→ GOAL OF THE EXERCISE:
The records are to be repeated exactly, and any images in them are to be dropped.

→ AVAILABLE DATA:
------------------------------

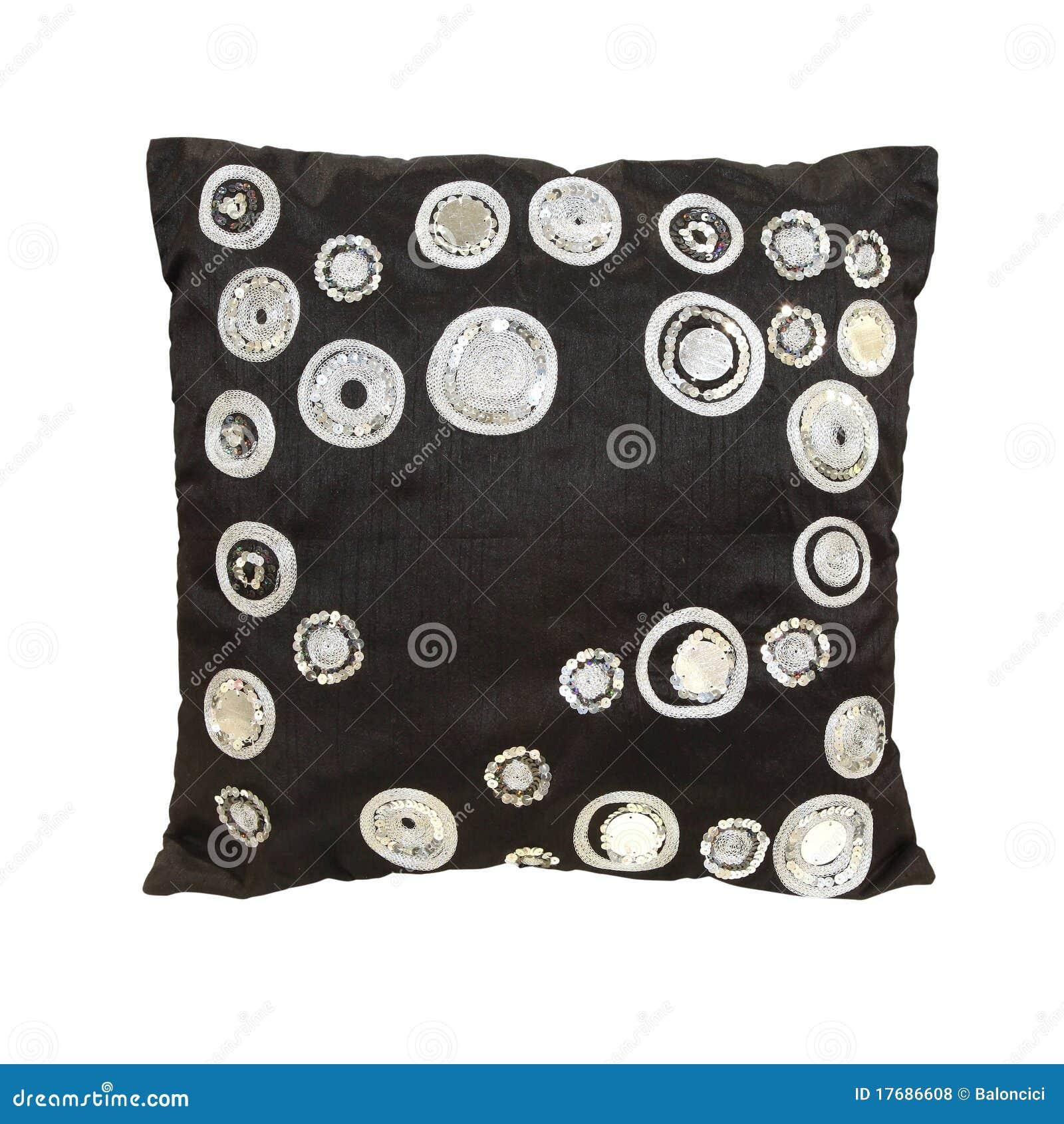 Czarny poduszka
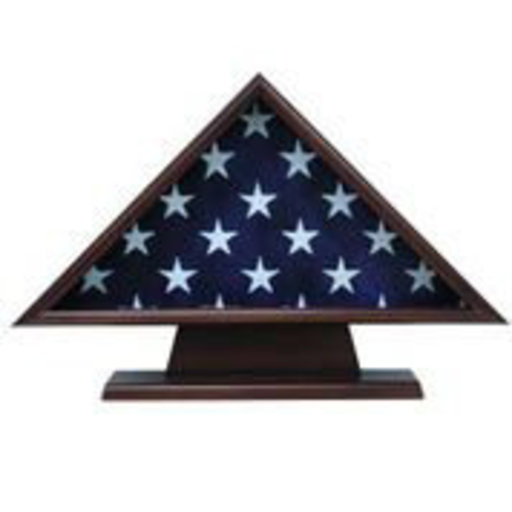 View a Larger Image of Memorial Flag Case, with Pedestal Walnut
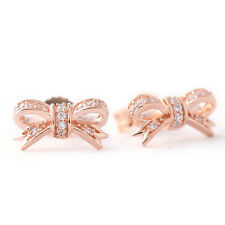 ROSE BOW 925 Solid Sterling Silver Rose Gold White Pave Stones Earring Studs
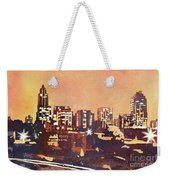 Raleigh Sunrise IIi Weekender Tote Bag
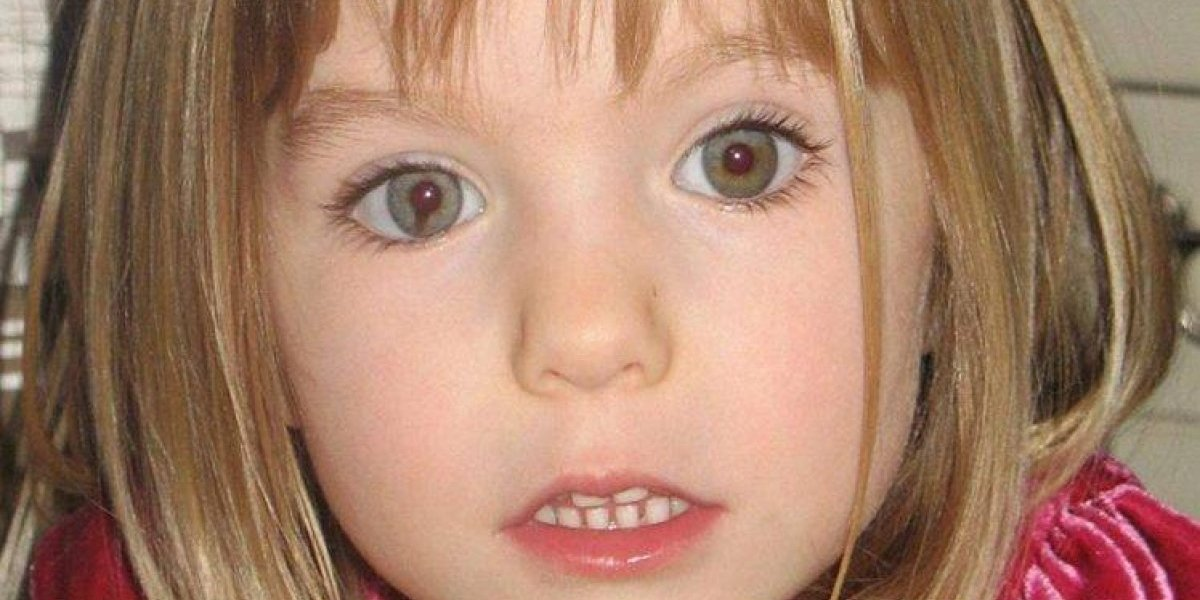 """""""Nunca a encontrarão"""": teoria de detetive acaba com esperanças de encontrar Madeleine McCann"""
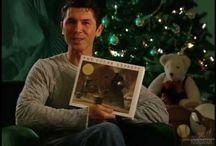 Christmas Books and Movies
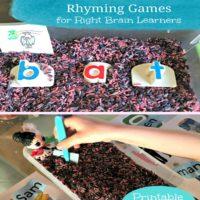 Phonemic Awareness Rhyming Games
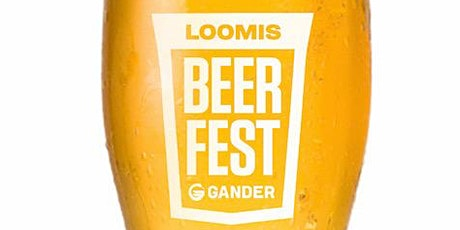 Loomis Beer Fest 2021 tickets
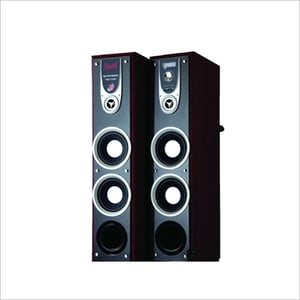 Dolby Sound Tower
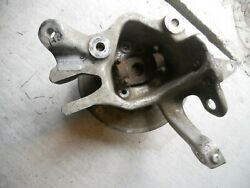 Corvette C-4 84 85 Right Hand Rear Steering Knuckle Hub And Spindle As Pictured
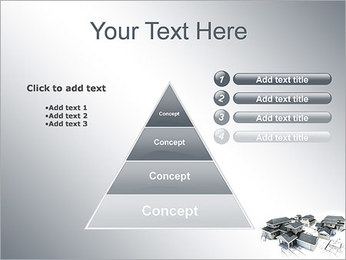 House Building Modelos de apresentações PowerPoint - Slide 22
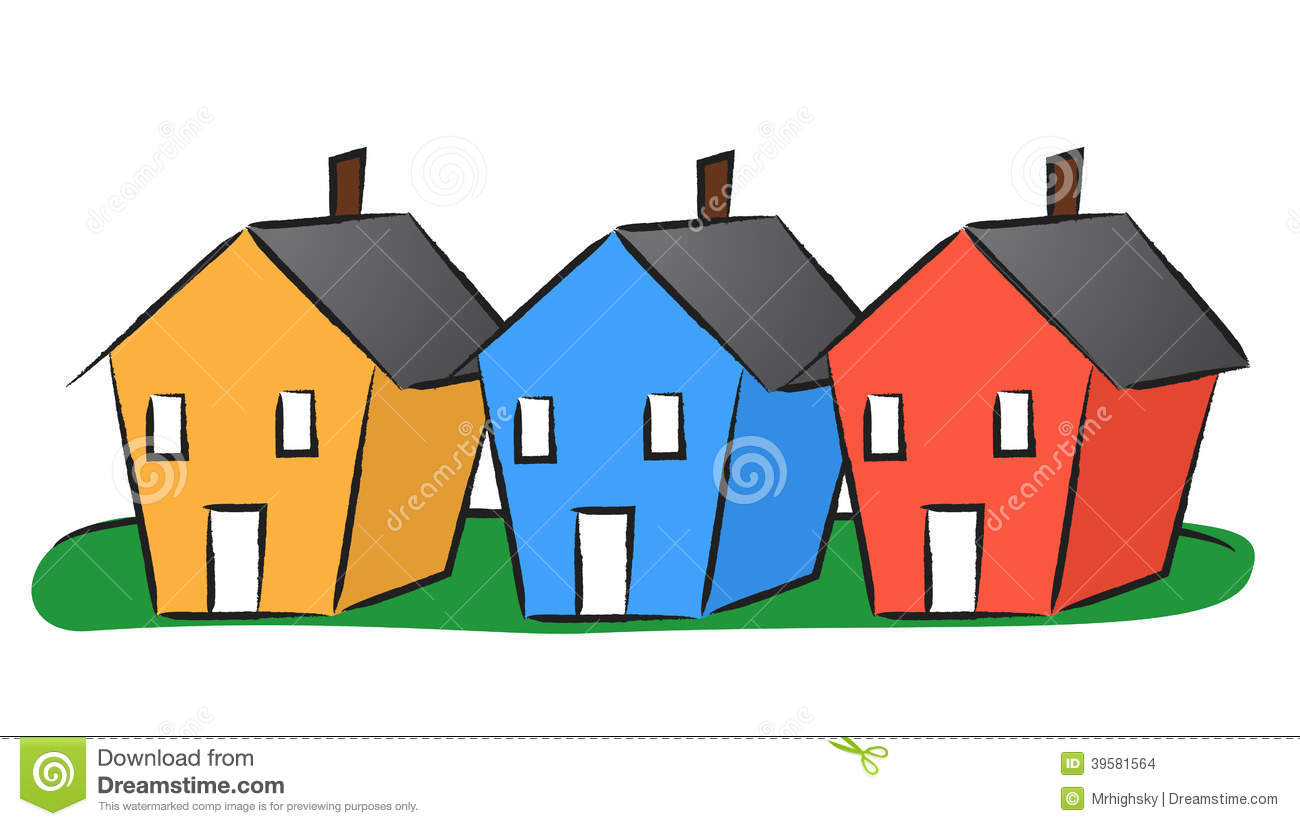 1300x826 Collection Of Row House Clipart High Quality, Free Cliparts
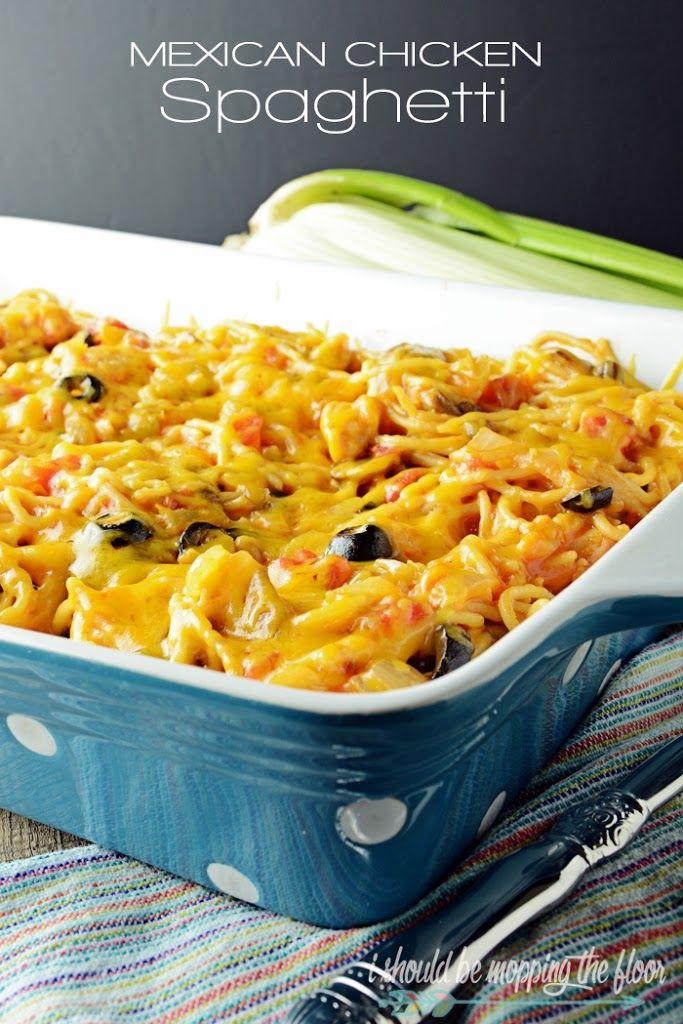 Mexican Chicken Spaghetti Recipe on Yummly. @yummly #recipe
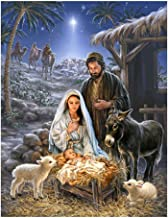 EIKdoulf02 30x40cm DIY 5D Diamond Painting Set Nativity Jesus Cross Stitch Craft Mosaic Full Round Embroidery Pictures Diamond Painting for Home Wall Decoration Gift - W305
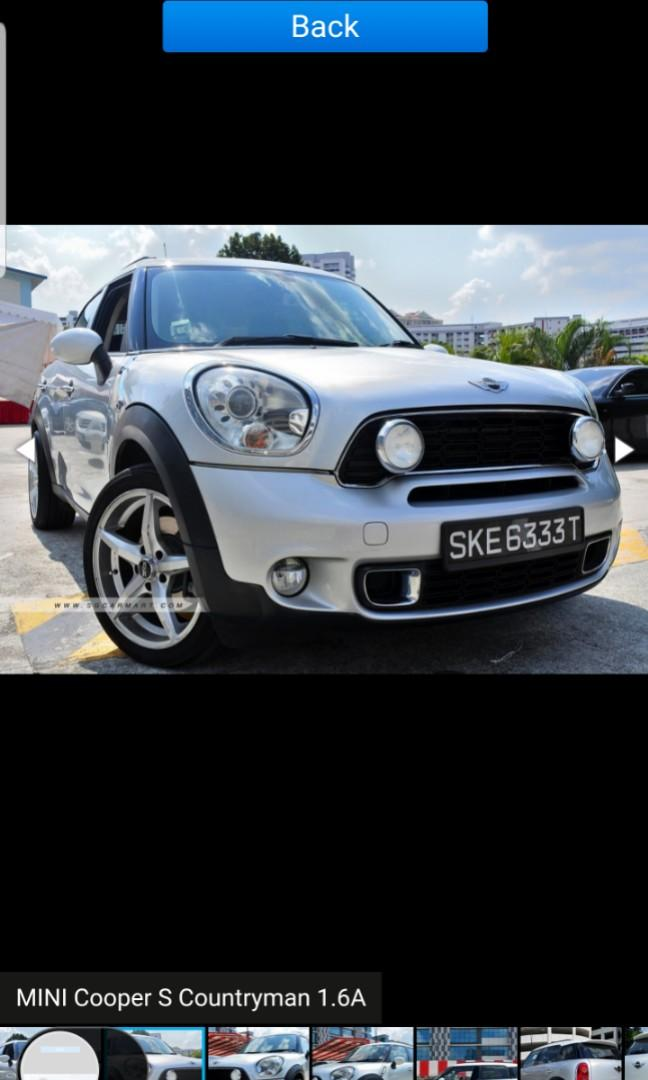 MINI Cooper 1.6 S Countryman (A)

------------------------------

→ ANSWER TO THIS TASK:
 Czarny poduszka
 View a Larger Image of Memorial Flag Case, with Pedestal Walnut
 ROSE BOW 925 Solid Sterling Silver Rose Gold White Pave Stones Earring Studs
 Raleigh Sunrise IIi Weekender Tote Bag
 """""""Nunca a encontrarão"""": teoria de detetive acaba com esperanças de encontrar Madeleine McCann"""
 Christmas Books and Movies
 Phonemic Awareness Rhyming Games
 Loomis Beer Fest 2021 tickets
 Dolby Sound Tower
 Corvette C-4 84 85 Right Hand Rear Steering Knuckle Hub And Spindle As Pictured
 House Building Modelos de apresentações PowerPoint - Slide 22
 1300x826 Collection Of Row House Clipart High Quality, Free Cliparts
 Mexican Chicken Spaghetti Recipe on Yummly. @yummly #recipe
 EIKdoulf02 30x40cm DIY 5D Diamond Painting Set Nativity Jesus Cross Stitch Craft Mosaic Full Round Embroidery Pictures Diamond Painting for Home Wall Decoration Gift - W305
 MINI Cooper 1.6 S Countryman (A)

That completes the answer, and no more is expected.